Given exercise
Transcribe everything in the data word for word. Pictures are left out.

Picture-based spatial questions
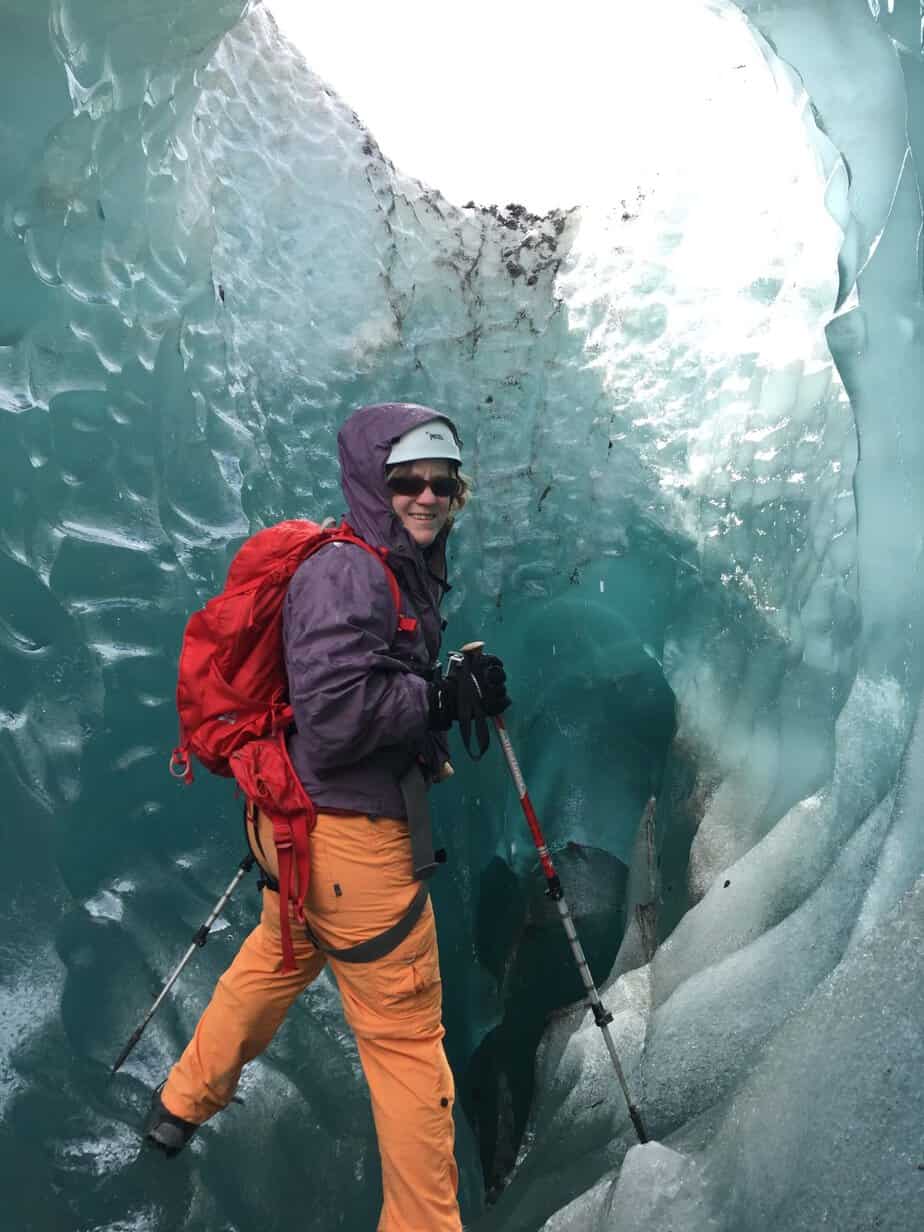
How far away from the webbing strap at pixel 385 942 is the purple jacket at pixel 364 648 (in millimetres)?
205

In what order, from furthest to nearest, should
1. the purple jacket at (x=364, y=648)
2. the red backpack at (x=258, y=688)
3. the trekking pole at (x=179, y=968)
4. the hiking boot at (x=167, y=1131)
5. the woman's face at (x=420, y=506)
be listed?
the trekking pole at (x=179, y=968) < the hiking boot at (x=167, y=1131) < the woman's face at (x=420, y=506) < the red backpack at (x=258, y=688) < the purple jacket at (x=364, y=648)

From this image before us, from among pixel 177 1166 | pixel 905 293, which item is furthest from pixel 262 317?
pixel 177 1166

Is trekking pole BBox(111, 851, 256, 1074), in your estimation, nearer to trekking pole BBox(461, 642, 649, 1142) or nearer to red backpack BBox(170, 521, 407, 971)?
red backpack BBox(170, 521, 407, 971)

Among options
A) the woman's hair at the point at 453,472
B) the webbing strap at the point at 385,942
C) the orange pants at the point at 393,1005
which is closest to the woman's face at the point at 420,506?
the woman's hair at the point at 453,472

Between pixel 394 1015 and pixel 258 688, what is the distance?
0.73 m

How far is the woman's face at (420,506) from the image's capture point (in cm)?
232

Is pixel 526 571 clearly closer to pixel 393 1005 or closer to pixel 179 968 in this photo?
pixel 179 968

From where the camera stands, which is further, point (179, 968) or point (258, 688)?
point (179, 968)

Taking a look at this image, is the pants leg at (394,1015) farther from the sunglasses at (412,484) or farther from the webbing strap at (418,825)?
the sunglasses at (412,484)

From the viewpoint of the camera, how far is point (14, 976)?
281 centimetres

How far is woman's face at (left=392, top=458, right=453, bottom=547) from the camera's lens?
7.61 feet

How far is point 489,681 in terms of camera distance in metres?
2.30

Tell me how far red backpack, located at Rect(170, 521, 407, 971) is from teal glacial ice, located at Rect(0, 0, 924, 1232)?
33.7 inches

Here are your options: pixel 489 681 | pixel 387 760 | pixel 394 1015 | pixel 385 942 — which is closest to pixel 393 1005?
pixel 394 1015
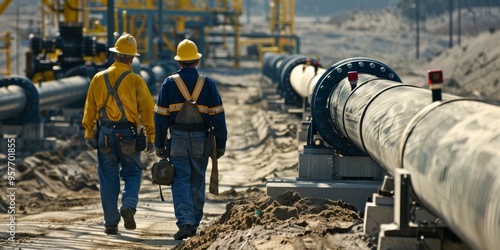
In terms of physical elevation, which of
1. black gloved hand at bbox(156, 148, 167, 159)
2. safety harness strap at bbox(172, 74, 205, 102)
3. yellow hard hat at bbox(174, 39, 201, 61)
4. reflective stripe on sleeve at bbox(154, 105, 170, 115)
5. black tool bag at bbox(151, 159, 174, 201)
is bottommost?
black tool bag at bbox(151, 159, 174, 201)

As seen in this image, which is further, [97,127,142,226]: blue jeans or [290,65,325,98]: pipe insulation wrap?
[290,65,325,98]: pipe insulation wrap

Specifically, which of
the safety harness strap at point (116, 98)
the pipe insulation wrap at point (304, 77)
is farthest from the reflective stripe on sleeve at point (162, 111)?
the pipe insulation wrap at point (304, 77)

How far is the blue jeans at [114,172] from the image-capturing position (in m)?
11.1

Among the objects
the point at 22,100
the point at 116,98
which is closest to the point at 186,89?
the point at 116,98

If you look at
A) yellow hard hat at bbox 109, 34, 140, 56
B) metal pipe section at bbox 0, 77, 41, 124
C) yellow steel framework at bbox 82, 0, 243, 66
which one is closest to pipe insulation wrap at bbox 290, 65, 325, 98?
metal pipe section at bbox 0, 77, 41, 124

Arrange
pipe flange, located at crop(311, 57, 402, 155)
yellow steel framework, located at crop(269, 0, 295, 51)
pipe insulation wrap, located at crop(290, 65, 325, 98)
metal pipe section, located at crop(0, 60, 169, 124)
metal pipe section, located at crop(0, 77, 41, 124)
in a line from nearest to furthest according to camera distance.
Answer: pipe flange, located at crop(311, 57, 402, 155), metal pipe section, located at crop(0, 60, 169, 124), metal pipe section, located at crop(0, 77, 41, 124), pipe insulation wrap, located at crop(290, 65, 325, 98), yellow steel framework, located at crop(269, 0, 295, 51)

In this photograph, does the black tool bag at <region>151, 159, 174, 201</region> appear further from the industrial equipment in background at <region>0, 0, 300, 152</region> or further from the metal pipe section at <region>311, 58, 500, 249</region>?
the industrial equipment in background at <region>0, 0, 300, 152</region>

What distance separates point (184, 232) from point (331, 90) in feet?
7.91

Reply to the task
How far away from the webbing strap at pixel 385 942 is the purple jacket at pixel 364 648 (in millimetres)?
205

In what order, from furthest to nearest, should
1. the purple jacket at (x=364, y=648)
2. the red backpack at (x=258, y=688)
3. the trekking pole at (x=179, y=968)
4. the hiking boot at (x=167, y=1131)
5. the woman's face at (x=420, y=506)
be listed?
the trekking pole at (x=179, y=968) < the hiking boot at (x=167, y=1131) < the woman's face at (x=420, y=506) < the red backpack at (x=258, y=688) < the purple jacket at (x=364, y=648)

From this image before us, from among pixel 177 1166 | pixel 905 293, which item is furthest from pixel 262 317?
pixel 177 1166

Is trekking pole BBox(111, 851, 256, 1074), in your estimation, nearer to trekking pole BBox(461, 642, 649, 1142) or nearer to red backpack BBox(170, 521, 407, 971)?
red backpack BBox(170, 521, 407, 971)

Among options
A) the woman's hair at the point at 453,472
B) the webbing strap at the point at 385,942
C) the orange pants at the point at 393,1005
which is closest to the woman's face at the point at 420,506?
the woman's hair at the point at 453,472

Between pixel 394 1015 and pixel 258 688, what is the distance?
0.73 m

How far is the woman's face at (420,506) from the image's capture point (in cm)?
232

Is pixel 526 571 clearly closer to pixel 393 1005 or closer to pixel 179 968 in this photo?
pixel 179 968

From where the camera stands, which is further, point (179, 968) or point (258, 688)?
point (179, 968)

Taking a look at this image, is the pants leg at (394,1015) farther from the sunglasses at (412,484) or farther from the webbing strap at (418,825)?
the sunglasses at (412,484)

From the viewpoint of the camera, how far is point (14, 976)?
281 centimetres

How far is woman's face at (left=392, top=458, right=453, bottom=547) from the camera's lens?
7.61 feet

How far is point 489,681 in terms of camera distance in metres?
2.30

Tell me how far red backpack, located at Rect(170, 521, 407, 971) is from teal glacial ice, located at Rect(0, 0, 924, 1232)?
33.7 inches

Here are your options: pixel 489 681 | pixel 387 760 | pixel 394 1015 | pixel 385 942 — which is closest to pixel 393 1005?
pixel 394 1015
In terms of physical elevation, which of
1. black gloved hand at bbox(156, 148, 167, 159)
2. safety harness strap at bbox(172, 74, 205, 102)
3. yellow hard hat at bbox(174, 39, 201, 61)
4. reflective stripe on sleeve at bbox(154, 105, 170, 115)
5. black tool bag at bbox(151, 159, 174, 201)
is bottommost?
black tool bag at bbox(151, 159, 174, 201)

As seen in this image, which is further, [97,127,142,226]: blue jeans or [290,65,325,98]: pipe insulation wrap?
[290,65,325,98]: pipe insulation wrap

Specifically, which of
the safety harness strap at point (116, 98)
the pipe insulation wrap at point (304, 77)
is farthest from the reflective stripe on sleeve at point (162, 111)?
the pipe insulation wrap at point (304, 77)

How far is the blue jeans at [114,172] from the image-capturing position (in m)?
11.1

Among the objects
the point at 22,100
the point at 116,98
which is closest to the point at 186,89?
the point at 116,98

If you look at
A) yellow hard hat at bbox 109, 34, 140, 56
B) metal pipe section at bbox 0, 77, 41, 124
C) yellow steel framework at bbox 82, 0, 243, 66
which one is closest to pipe insulation wrap at bbox 290, 65, 325, 98?
metal pipe section at bbox 0, 77, 41, 124

Arrange
pipe flange, located at crop(311, 57, 402, 155)
yellow steel framework, located at crop(269, 0, 295, 51)
pipe insulation wrap, located at crop(290, 65, 325, 98)
metal pipe section, located at crop(0, 60, 169, 124)
metal pipe section, located at crop(0, 77, 41, 124)
in a line from nearest to furthest according to camera distance.
Answer: pipe flange, located at crop(311, 57, 402, 155), metal pipe section, located at crop(0, 60, 169, 124), metal pipe section, located at crop(0, 77, 41, 124), pipe insulation wrap, located at crop(290, 65, 325, 98), yellow steel framework, located at crop(269, 0, 295, 51)

In this photograph, does the black tool bag at <region>151, 159, 174, 201</region> appear further from the industrial equipment in background at <region>0, 0, 300, 152</region> or further from the metal pipe section at <region>311, 58, 500, 249</region>?
the industrial equipment in background at <region>0, 0, 300, 152</region>

What distance separates point (184, 232) from point (331, 90) in feet?
7.91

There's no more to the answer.